Ему едва хватало самообладания. Лео отвел глаза, сглотнув горечь во рту. И все же он и правда заново обрел ту часть себя, которую, казалось, потерял. Бэрронс как за якорь уцепился за ее слова, ведь отчаянье подчас накатывало волнами и чуть не сбивало с ног… Боже, давно ли это было? Всего-то пару дней назад?
Перебегая из тени в тень, десятки мехов обступали стальных циклопов и забирались внутрь. Лео наблюдал за ними, но мысли его бродили где-то далеко.
И в самом деле, разве он лишился чего-то важного? В памяти возникло лицо Кейна. Тут совершено не о чем горевать. А вот то, что он приобрел, попав сюда, поистине ценно. Его истинное наследие. Вовсе не имущество, которым он прежде владел, и не старые знакомые, что теперь даже не вспоминали о нем, а его собственные дела. А еще Мина. Она стала ему дороже всего на свете.
Он взял ее руку и поднес к губам.
— Спасибо тебе.
И почти ее отпустил, но Мина потянулась к щеке Лео и, обхватив ладонью, нежно провела по коже большим пальцем. Глаза герцогини глядели ласково и задумчиво.
— Порой просто зло берет, как подумаю, сколько всего на меня навалилось. Но ведь тогда… Как бы сложилась моя жизнь, не случись со мной всех этих бед? Я бы вряд ли сблизилась с королевой. А сама, скорее всего, сейчас была бы связана контрактом трэли, и… — она понизила голос почти до шепота, — никогда бы не узнала тебя.

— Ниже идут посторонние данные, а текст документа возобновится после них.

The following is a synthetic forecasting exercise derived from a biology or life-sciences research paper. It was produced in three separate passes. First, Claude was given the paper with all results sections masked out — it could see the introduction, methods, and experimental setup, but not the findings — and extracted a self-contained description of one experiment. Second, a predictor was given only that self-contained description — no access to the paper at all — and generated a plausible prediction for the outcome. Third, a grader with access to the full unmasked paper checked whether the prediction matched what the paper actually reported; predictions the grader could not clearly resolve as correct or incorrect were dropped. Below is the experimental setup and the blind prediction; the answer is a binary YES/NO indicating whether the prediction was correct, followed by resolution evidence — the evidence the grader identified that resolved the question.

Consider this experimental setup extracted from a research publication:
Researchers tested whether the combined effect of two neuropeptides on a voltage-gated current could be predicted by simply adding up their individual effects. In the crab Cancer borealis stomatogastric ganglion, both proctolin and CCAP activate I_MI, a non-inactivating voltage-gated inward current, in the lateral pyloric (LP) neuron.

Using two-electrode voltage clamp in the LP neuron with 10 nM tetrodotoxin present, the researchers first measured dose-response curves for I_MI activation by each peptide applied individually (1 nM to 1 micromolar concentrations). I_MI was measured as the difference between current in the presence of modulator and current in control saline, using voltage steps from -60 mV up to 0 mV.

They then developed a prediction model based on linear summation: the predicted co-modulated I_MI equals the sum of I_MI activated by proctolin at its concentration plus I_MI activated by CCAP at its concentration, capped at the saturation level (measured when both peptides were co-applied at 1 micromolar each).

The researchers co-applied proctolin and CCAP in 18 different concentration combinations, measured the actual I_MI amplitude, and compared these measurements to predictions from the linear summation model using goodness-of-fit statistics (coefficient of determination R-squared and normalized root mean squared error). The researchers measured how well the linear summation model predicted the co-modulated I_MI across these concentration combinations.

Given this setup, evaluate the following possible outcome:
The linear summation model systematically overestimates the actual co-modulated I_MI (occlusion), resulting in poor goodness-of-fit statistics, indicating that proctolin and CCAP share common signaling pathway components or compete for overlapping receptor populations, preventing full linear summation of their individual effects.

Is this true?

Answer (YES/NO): YES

Слова любимой потрясли Лео до глубины души. Не ослышался ли он?
— Ты же хотела избавиться от меня.
Сказано небрежным тоном, но в ожидании ответа внутри все будто стянуло в узел. Они еще не говорили о будущем.
— Раньше так и было.
Ее глаза ярко сияли.
— А теперь?
— Я пока не уверена, — прошептала она с болью в голосе, напряженно вглядываясь в его лицо. Как и раньше, Мина колебалась, сомневалась. — Все казалось проще, когда я не знала тебя так близко… И принц-консорт не пытался тебя уничтожить. Тогда я вряд ли позволила бы тебе себя соблазнить. Ну а теперь… — Она глубоко вздохнула. — Когда все, наконец, закончится, я хочу, чтобы ты стал моим постоянным любовником.

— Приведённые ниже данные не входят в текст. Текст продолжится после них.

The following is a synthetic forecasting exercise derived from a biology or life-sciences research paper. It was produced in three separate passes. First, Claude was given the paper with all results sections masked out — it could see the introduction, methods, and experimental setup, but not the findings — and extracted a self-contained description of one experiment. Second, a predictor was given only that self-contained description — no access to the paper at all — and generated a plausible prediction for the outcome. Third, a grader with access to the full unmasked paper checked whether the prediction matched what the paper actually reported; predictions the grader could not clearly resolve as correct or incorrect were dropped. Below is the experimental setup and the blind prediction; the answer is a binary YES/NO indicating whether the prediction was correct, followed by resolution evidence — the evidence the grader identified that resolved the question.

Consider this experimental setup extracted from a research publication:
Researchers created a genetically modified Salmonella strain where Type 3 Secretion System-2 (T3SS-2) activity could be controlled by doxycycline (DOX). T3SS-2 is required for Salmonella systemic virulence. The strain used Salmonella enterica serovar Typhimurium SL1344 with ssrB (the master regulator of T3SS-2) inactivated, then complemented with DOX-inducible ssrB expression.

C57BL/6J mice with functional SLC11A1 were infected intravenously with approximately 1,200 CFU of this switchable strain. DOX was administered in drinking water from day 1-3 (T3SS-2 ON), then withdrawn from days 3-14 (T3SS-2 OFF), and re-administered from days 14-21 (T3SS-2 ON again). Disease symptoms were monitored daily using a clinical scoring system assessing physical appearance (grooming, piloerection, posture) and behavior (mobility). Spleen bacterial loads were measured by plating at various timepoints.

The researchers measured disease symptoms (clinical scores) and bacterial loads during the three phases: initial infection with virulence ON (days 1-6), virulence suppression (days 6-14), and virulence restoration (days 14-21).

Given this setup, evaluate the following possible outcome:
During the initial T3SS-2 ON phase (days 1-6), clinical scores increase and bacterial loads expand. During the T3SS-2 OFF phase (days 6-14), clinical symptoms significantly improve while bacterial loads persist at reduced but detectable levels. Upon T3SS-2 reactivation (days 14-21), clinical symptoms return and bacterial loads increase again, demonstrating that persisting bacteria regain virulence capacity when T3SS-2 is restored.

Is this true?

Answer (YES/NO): NO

Нет же, этого мало. Слишком мало. Бэрронс жаждал обладать ею, остаться с ней навсегда, и если Мина никак не решится впустить его в свою жизнь, то этот шаг он сделает сам.
— Когда все закончится, — проговорил Лео чуть слышно, поднявшись на согнутое колено циклопа так, что оказался в дюйме от ее лица, — я попрошу тебя стать моей женой.
Она потрясенно вздохнула, отчего и у него самого перехватило дыхание.
— Лео…
Обхватив ладонью шею Мины, он привлек ее губы к своим, пробуя их сладость на вкус, покрывая их поцелуями, нежными, ненасытными и все более страстными. Лео вновь обрел себя, перестал страшиться за будущее и сомневаться в сделанном выборе… Слова вырвались у него неожиданно, но прозвучали столь верно, что отдавались болью где-то внутри.